B. Karakteristik Tasawuf Falsafi


Di dalam tasawuf falsafi ajaran filsafat yang paling sering digunakan
adalah emanasi Neo-Platiosme dalam semua variasinya, dikatakan falsafi
sebab konteks bahasannya sudah memasuki wilayah ontologi (ilmu kaun),
yaitu hubungannya antara Allah dengan alam semesta dan dengan demikian
wajarlah jika tasawuf ini berbicara masalah emanasi (faidh),
inkarnasionisme(hulul), persatuan roh tuhan dengan roh manusia (itihad),
dan keesaan (wahdah)
Berdasarkan karakteristik tersebut tasawuf falsafi berbeda dengan
Tasawuf Sunni. Menurut ibnu khaldun dalam karyanya Muqaddimah, yang
menyimpulkan bahwa ada empat objek utama yang berbeda dengan
tasawuf sunni dan menjadi objek perhatian para sufi falsafi antara lain
sebagai berikut2:

2
Amin Syukur dan Masyharuddin, Intelektualisme Tasawuf (Semarang: LEMBKOTA, 2002), 29

4
1. Latihan rohaniah dengan rasa intuisi dan intropeksi diri. Mengenal
latihan rohaniah baik dengan tahapan (maqam), keadaan (hal), dan rasa
(dzauq), atau biasa dikenal dengan mujahadah (memerangi hawa nafsu )
dan segala sesuatu yang dihasilkan intuisi, naluri perasaan, kontrol jiwa
dalam setiap perbuatan. Para sufi falsafi cenderung sependapat dengan
para sufi sunni sebab masalah tersebut menurut ibnu khaldun merupakan
sesuatu yang tidak dapat ditolak oleh siapapun
2. Iluminasi (Kasf) atau hakikat yang tersingkap dari alam ghaib, seperti
sang pencipta, sifat-sifatnya, arsy, kursi, malaikat, wahyu, kenabian, roh,
dan hakikat realitas. Dapat disimpulkan hakikat-hakikat segala sesuatu
yang wujud baik yang tampak dan tampak, tatanan alam dalam
kemunculannya dari zat yang mewujudkan dan membentuknya.
Mengenal iluminasi atau kasf ini para sufi falsafi melakukan latihan
rohaniah dengan mematikan kekuatan syahwat dan menggairahkan roh
dengan jalan menggiatkan dzikir.
3. Khawariqul adah yaitu otoritas terhadap alam melalui berbagi bentuk
karomah atau dapat di pahami dengan istilah peristiwa-peristiwa dalam
alam yang berpengaruh terhadap berbagai bentuk kekeramatan
4. Penciptaan ungkapan yang pengertianya sepintas samar-samar
(syatahiyyat). Hal ini memunculkan reaksi masyarakat yang beragam
baik mengingkari, menyetujui, maupun mengintepretasikannya dengan
intepretasi yang berbeda-beda

Tasawuf falsafi juga memiliki karaktersitik khusus yang membedakan


dengan tasawuf lainya diantaranya sebagai berikut.

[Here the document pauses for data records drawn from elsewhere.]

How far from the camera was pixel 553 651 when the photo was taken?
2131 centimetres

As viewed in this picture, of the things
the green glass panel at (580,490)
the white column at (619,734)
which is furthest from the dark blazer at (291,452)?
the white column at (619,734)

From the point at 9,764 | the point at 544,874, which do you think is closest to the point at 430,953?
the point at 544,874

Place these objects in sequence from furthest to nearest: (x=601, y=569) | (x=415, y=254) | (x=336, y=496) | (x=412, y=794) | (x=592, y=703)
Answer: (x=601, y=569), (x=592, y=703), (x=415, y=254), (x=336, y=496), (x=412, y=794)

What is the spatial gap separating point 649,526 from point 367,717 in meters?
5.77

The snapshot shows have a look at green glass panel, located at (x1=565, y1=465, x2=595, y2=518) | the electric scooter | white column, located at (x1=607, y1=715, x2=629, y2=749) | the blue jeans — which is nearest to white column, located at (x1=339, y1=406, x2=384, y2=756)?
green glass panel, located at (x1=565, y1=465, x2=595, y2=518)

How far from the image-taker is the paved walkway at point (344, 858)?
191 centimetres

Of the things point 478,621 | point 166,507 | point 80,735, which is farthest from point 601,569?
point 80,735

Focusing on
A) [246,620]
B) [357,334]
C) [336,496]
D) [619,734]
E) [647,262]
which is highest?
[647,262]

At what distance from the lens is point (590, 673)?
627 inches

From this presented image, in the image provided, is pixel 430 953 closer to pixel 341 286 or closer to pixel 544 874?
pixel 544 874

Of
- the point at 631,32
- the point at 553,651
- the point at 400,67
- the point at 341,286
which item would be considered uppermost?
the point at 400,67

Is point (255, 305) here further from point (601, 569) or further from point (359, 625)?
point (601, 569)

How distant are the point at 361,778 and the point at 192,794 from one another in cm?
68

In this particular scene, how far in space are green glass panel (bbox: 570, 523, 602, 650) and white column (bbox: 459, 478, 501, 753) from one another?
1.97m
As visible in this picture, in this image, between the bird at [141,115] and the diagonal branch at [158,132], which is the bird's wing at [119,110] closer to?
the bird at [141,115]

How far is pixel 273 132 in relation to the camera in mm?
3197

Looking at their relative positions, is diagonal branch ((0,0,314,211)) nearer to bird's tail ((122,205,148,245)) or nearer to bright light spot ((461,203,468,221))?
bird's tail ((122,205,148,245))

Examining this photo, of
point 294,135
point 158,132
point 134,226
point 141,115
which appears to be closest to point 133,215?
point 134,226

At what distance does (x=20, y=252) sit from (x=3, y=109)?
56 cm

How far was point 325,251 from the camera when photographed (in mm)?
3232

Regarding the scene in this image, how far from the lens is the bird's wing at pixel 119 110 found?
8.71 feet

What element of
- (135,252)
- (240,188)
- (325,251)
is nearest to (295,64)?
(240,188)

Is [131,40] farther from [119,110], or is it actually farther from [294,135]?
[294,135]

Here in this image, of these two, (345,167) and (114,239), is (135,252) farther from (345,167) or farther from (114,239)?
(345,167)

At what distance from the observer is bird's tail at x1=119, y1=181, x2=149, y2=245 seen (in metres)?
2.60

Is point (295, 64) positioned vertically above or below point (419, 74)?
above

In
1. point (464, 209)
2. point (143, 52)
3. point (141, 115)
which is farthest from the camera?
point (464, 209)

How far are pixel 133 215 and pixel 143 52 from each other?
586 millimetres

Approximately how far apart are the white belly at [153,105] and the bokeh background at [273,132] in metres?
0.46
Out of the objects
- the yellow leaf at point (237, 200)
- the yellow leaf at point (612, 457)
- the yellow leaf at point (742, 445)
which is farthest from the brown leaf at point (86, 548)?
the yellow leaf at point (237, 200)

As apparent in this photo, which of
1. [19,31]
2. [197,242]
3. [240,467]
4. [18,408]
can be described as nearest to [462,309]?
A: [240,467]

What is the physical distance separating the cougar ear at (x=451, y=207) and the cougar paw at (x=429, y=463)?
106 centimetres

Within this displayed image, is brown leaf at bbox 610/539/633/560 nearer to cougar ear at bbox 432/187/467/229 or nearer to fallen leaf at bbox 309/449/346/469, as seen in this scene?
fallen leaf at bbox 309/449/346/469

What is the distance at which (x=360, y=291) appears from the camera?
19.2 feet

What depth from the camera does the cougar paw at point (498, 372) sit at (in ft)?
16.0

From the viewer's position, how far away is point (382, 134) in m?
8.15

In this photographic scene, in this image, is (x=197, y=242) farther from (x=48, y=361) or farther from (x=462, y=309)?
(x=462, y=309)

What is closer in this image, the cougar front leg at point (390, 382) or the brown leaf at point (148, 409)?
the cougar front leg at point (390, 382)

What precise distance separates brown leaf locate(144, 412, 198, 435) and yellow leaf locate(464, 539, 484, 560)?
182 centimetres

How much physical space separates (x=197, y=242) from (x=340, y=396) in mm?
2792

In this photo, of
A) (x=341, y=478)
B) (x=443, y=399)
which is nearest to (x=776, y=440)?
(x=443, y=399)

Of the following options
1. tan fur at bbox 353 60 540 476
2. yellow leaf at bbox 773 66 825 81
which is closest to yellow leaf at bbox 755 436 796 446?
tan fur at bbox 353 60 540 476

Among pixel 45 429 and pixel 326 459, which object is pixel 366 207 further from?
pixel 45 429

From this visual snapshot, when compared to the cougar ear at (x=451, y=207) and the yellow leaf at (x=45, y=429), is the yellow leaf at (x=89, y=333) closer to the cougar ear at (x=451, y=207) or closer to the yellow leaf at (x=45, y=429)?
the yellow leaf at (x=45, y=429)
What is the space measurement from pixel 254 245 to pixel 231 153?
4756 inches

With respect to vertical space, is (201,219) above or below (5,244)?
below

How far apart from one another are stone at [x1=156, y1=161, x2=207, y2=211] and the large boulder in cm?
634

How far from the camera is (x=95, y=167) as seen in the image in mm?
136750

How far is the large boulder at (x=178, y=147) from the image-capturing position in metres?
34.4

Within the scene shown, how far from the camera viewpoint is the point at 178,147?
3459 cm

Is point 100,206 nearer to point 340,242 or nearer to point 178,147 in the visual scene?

1. Banyak mengonsepsikan pemahaman ajaranya dengan menggabungkan


antara pemikiran rasional filosofis dan perasaan (dzauq) kendatipun
dengan demikian tasawuf jenis ini juga sering mendasarkan pemikiranya
dengan mengambil sumber-sumber naqliyah, tetapi dengan intepretasi
dan ungkapan yang samar-samar serta sulit dipahami dengan orang lain.

5
Intepretasi tersebut cenderung kurang tepat dan dan lebih bersifat
subjektif
2. Didasarkan pada latihan-latihan rohaniah (riyadhah) yang dimaksudkan
sebagai peningkatan moral dan mencapai kebahagiaan
3. Memandang iluminasi sebagai metode untuk mengetahui berbagai
hakikat realitas yang menurut penganutnya dapat dicapai dengan fana
4. Para penganut falsafi ini selalu menyamarkan ungkapan-ungkapan
dengan hakikat realitas dengan berbagai symbol atau terminologi

Dalam beberapa segi, para sufi falsafi ini melebihi para sufi sunni hal itu
disebabkan oleh beberapa hal, pertama mereka adalah penyusun teori yang
baik tentang wujud sebagaimana terlihat di dalam karya-karya mereka.
Dalam hal yang satu ini mereka tidak menggunakan ungkapan-ungkapan
syatahiyyat, kedua mereka kelihaian menggunakan simbol-simbol sehingga
ajaranya tidak begitu saja dapat dipahami orang lain, ketiga, kesiapan
mereka yang bersungguh-sungguh terhadap diri sendiri atau ilmunya.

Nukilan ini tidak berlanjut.